[Stored data]
◆ ◆ ◆

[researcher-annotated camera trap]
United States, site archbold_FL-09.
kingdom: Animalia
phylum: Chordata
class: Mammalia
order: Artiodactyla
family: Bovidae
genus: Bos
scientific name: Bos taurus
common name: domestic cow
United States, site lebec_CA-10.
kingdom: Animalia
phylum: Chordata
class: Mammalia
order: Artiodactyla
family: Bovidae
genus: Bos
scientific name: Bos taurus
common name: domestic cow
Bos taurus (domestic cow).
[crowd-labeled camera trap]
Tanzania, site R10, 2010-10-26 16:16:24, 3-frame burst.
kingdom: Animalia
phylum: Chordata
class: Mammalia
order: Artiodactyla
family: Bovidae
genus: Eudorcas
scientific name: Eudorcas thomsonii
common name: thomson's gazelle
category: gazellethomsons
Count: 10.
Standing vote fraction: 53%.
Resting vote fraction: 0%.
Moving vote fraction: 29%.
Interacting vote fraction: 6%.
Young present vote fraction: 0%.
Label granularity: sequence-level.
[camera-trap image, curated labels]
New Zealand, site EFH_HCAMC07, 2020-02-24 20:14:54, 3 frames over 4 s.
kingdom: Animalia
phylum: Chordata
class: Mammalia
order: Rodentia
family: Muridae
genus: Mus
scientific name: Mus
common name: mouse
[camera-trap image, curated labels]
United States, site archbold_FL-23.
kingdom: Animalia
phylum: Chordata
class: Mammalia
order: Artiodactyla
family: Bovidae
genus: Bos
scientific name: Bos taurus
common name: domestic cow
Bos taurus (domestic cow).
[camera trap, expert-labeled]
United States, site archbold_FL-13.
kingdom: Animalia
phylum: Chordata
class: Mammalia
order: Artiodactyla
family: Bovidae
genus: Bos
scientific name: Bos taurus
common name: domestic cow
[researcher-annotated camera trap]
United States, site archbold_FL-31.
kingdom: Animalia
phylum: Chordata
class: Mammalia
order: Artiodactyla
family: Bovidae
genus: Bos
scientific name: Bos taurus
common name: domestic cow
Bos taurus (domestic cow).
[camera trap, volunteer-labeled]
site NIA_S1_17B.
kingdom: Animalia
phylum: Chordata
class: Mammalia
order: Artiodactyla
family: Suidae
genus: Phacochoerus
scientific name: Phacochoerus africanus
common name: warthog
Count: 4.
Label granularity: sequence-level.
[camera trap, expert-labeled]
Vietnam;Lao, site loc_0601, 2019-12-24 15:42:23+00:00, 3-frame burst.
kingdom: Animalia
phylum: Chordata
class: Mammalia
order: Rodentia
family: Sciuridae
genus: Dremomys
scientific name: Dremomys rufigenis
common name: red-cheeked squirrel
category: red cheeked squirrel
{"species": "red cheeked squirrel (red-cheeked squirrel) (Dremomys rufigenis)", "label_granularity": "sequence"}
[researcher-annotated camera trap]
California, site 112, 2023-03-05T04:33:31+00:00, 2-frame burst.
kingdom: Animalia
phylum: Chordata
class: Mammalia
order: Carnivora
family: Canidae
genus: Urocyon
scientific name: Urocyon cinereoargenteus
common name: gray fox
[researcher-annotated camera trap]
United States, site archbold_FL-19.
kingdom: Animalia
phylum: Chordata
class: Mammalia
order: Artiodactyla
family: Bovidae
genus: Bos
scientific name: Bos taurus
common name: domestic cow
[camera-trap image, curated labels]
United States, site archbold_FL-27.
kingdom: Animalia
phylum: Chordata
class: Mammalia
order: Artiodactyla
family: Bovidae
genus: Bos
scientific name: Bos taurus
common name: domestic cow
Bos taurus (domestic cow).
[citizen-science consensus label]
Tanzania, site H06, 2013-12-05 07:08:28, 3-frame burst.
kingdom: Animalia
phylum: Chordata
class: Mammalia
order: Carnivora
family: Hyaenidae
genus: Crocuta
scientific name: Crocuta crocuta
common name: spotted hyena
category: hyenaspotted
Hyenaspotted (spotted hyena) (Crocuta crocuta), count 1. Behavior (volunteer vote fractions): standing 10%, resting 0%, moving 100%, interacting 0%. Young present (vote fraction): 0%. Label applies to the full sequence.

◆ ◆ ◆

Instructions for the task >> Faithfully copy every entry, leaving nothing out.

Answer space >>
[researcher-annotated camera trap]
United States, site archbold_FL-09.
kingdom: Animalia
phylum: Chordata
class: Mammalia
order: Artiodactyla
family: Bovidae
genus: Bos
scientific name: Bos taurus
common name: domestic cow
United States, site lebec_CA-10.
kingdom: Animalia
phylum: Chordata
class: Mammalia
order: Artiodactyla
family: Bovidae
genus: Bos
scientific name: Bos taurus
common name: domestic cow
Bos taurus (domestic cow).
[crowd-labeled camera trap]
Tanzania, site R10, 2010-10-26 16:16:24, 3-frame burst.
kingdom: Animalia
phylum: Chordata
class: Mammalia
order: Artiodactyla
family: Bovidae
genus: Eudorcas
scientific name: Eudorcas thomsonii
common name: thomson's gazelle
category: gazellethomsons
Count: 10.
Standing vote fraction: 53%.
Resting vote fraction: 0%.
Moving vote fraction: 29%.
Interacting vote fraction: 6%.
Young present vote fraction: 0%.
Label granularity: sequence-level.
[camera-trap image, curated labels]
New Zealand, site EFH_HCAMC07, 2020-02-24 20:14:54, 3 frames over 4 s.
kingdom: Animalia
phylum: Chordata
class: Mammalia
order: Rodentia
family: Muridae
genus: Mus
scientific name: Mus
common name: mouse
[camera-trap image, curated labels]
United States, site archbold_FL-23.
kingdom: Animalia
phylum: Chordata
class: Mammalia
order: Artiodactyla
family: Bovidae
genus: Bos
scientific name: Bos taurus
common name: domestic cow
Bos taurus (domestic cow).
[camera trap, expert-labeled]
United States, site archbold_FL-13.
kingdom: Animalia
phylum: Chordata
class: Mammalia
order: Artiodactyla
family: Bovidae
genus: Bos
scientific name: Bos taurus
common name: domestic cow
[researcher-annotated camera trap]
United States, site archbold_FL-31.
kingdom: Animalia
phylum: Chordata
class: Mammalia
order: Artiodactyla
family: Bovidae
genus: Bos
scientific name: Bos taurus
common name: domestic cow
Bos taurus (domestic cow).
[camera trap, volunteer-labeled]
site NIA_S1_17B.
kingdom: Animalia
phylum: Chordata
class: Mammalia
order: Artiodactyla
family: Suidae
genus: Phacochoerus
scientific name: Phacochoerus africanus
common name: warthog
Count: 4.
Label granularity: sequence-level.
[camera trap, expert-labeled]
Vietnam;Lao, site loc_0601, 2019-12-24 15:42:23+00:00, 3-frame burst.
kingdom: Animalia
phylum: Chordata
class: Mammalia
order: Rodentia
family: Sciuridae
genus: Dremomys
scientific name: Dremomys rufigenis
common name: red-cheeked squirrel
category: red cheeked squirrel
{"species": "red cheeked squirrel (red-cheeked squirrel) (Dremomys rufigenis)", "label_granularity": "sequence"}
[researcher-annotated camera trap]
California, site 112, 2023-03-05T04:33:31+00:00, 2-frame burst.
kingdom: Animalia
phylum: Chordata
class: Mammalia
order: Carnivora
family: Canidae
genus: Urocyon
scientific name: Urocyon cinereoargenteus
common name: gray fox
[researcher-annotated camera trap]
United States, site archbold_FL-19.
kingdom: Animalia
phylum: Chordata
class: Mammalia
order: Artiodactyla
family: Bovidae
genus: Bos
scientific name: Bos taurus
common name: domestic cow
[camera-trap image, curated labels]
United States, site archbold_FL-27.
kingdom: Animalia
phylum: Chordata
class: Mammalia
order: Artiodactyla
family: Bovidae
genus: Bos
scientific name: Bos taurus
common name: domestic cow
Bos taurus (domestic cow).
[citizen-science consensus label]
Tanzania, site H06, 2013-12-05 07:08:28, 3-frame burst.
kingdom: Animalia
phylum: Chordata
class: Mammalia
order: Carnivora
family: Hyaenidae
genus: Crocuta
scientific name: Crocuta crocuta
common name: spotted hyena
category: hyenaspotted
Hyenaspotted (spotted hyena) (Crocuta crocuta), count 1. Behavior (volunteer vote fractions): standing 10%, resting 0%, moving 100%, interacting 0%. Young present (vote fraction): 0%. Label applies to the full sequence.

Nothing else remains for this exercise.